EXTRACT:
§ §

Perovskite solar cells (PSCs) have emerged as a leading contender for next-generation photovoltaics, offering remarkable efficiency and ease of fabrication. PSC research extends across novel device architectures and fabrication techniques,^1–3 to tailored electron-transport^4–6 and hole-transport^7–9 layers, as well as solvent and compositional engineering of perovskite absorbers^10–12—advances that collectively continue to increase device performance. However, the practical challenges of interfacial charge recombination, defect states, and long-term stability continue to limit their potential.^13,14 To address these issues, surface passivation has been proven to be a crucial strategy for mitigating defects, enhancing charge transport, and stabilizing perovskite layers.^15,16

A variety of materials have been explored for passivation purposes, ranging from ions^17–20 and small molecules^21–28 to polymers.^29–35 Among these materials, alkylamines and their halides have emerged as successful passivation agents.^36–45 These molecules are effective in passivating defects on perovskite surfaces, enhancing device stability and efficiency. However, their alkyl chains can sometimes hinder charge transport by increasing the insulating barrier, which reduces charge extraction efficiency. A previous report highlighted that by controlling the alkyl-chain length, a balance between surface-dipole induced charge-coulomb repulsive force and quantum tunneling can be achieved, maximizing the charge extraction.⁴⁵

In contrast, recent studies have focused on designing molecules with bifunctionalities, where one moiety passivates undercoordinated Pb ions, while the other improves charge transport.^25,46,47 For example, a recent publication reported a molecule incorporating a phenylammonium iodide unit that reduces defects on the perovskite surface, and a carbazole-triphenylamine unit whose conjugated structure aligns its energy levels with the perovskite, enhancing charge transfer to the hole transport layer. This dual functionality ultimately led to improved device performance and stability.⁴⁶

This alignment of energy levels is closely related to the phenomenon of band bending at the perovskite surface, which is induced by the passivation agent. Band bending creates an energetic gradient that drives charge carriers toward the transport layers, promoting efficient charge extraction and minimizing recombination. The importance of band bending in passivation strategies was first highlighted in two notable studies, which shifted the focus of passivation research on understanding the mechanisms rather than solely improving the film properties and solar cell performance. These studies provided valuable insights into how passivation agents influence charge carrier dynamics, paving the way for the rational design of passivators that optimize this effect.^33,35

In this study, we investigate a similar bifunctional approach using vitamin A (vit A) in the form of retinyl acetate, a simple and readily available molecule. Retinyl acetate features a polar acetate group for anchoring to undercoordinated Pb²⁺ ions on a perovskite surface, effectively reducing defects, and a π-conjugated tail that promotes efficient charge transport. Unlike bifunctional cations built on bulky multi-arm scaffolds, retinyl acetate delivers both defect passivation and efficient hole extraction in a single, simple architecture, while still opening clear avenues for follow-up work—e.g., varying the head-group chemistry (ester → amide → imidazolium) or exploring alternative π-conjugated backbones to fine-tune the dipole moment and conjugation length⁴⁸—all without adding undue synthetic complexity.

§ §

SOURCE MATERIAL:
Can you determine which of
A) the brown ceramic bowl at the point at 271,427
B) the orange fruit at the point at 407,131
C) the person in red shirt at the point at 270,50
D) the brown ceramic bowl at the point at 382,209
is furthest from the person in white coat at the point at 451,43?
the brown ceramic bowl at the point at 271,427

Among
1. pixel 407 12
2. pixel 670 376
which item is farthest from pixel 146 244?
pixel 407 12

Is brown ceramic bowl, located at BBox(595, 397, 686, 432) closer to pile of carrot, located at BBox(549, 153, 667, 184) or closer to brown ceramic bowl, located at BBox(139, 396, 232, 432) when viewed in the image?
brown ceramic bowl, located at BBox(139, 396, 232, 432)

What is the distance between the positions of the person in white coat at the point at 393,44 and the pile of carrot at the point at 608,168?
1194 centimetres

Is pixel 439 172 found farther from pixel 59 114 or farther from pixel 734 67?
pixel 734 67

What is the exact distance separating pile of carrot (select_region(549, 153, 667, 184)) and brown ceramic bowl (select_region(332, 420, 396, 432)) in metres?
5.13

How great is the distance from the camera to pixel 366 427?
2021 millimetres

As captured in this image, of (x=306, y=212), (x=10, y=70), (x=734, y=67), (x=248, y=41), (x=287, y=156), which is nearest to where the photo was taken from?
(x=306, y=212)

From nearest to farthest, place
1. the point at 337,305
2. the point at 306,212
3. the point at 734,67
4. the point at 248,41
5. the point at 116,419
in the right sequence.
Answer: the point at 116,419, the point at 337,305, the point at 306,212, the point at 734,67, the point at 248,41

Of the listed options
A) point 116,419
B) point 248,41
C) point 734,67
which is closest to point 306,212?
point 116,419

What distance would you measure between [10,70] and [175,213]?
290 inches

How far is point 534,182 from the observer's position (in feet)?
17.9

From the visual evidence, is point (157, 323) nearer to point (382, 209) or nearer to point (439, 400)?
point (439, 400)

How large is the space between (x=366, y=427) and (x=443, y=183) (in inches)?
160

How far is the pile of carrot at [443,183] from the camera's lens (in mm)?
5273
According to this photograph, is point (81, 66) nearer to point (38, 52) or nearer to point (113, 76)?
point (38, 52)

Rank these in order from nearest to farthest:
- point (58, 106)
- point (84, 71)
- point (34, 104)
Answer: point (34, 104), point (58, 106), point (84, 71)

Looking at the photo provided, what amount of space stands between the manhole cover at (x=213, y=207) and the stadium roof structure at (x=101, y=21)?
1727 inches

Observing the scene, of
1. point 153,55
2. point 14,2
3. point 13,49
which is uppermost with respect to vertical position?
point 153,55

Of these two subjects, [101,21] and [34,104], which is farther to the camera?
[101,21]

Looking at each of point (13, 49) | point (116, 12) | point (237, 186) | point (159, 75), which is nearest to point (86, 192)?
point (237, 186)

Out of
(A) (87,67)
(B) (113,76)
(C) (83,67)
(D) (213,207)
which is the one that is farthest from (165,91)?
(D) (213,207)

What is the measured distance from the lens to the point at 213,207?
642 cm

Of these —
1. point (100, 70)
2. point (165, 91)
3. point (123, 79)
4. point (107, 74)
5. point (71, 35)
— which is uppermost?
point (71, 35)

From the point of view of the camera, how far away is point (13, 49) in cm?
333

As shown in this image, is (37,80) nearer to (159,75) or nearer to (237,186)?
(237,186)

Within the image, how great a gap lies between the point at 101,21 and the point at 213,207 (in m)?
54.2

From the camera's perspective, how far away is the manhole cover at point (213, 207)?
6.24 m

§ §

PARTS OF THE EXERCISE:
**1)** Retype the stretch of the perovskite solar cell text from "In this study, we" through "undue synthetic complexity.".
**2)** In the perovskite solar cell text, which part of retinyl acetate anchors to undercoordinated Pb²⁺ ions on the perovskite surface?

ANSWERS IN ORDER:
**1)**
In this study, we investigate a similar bifunctional approach using vitamin A (vit A) in the form of retinyl acetate, a simple and readily available molecule. Retinyl acetate features a polar acetate group for anchoring to undercoordinated Pb²⁺ ions on a perovskite surface, effectively reducing defects, and a π-conjugated tail that promotes efficient charge transport. Unlike bifunctional cations built on bulky multi-arm scaffolds, retinyl acetate delivers both defect passivation and efficient hole extraction in a single, simple architecture, while still opening clear avenues for follow-up work—e.g., varying the head-group chemistry (ester → amide → imidazolium) or exploring alternative π-conjugated backbones to fine-tune the dipole moment and conjugation length⁴⁸—all without adding undue synthetic complexity.

**2)** Its polar acetate group.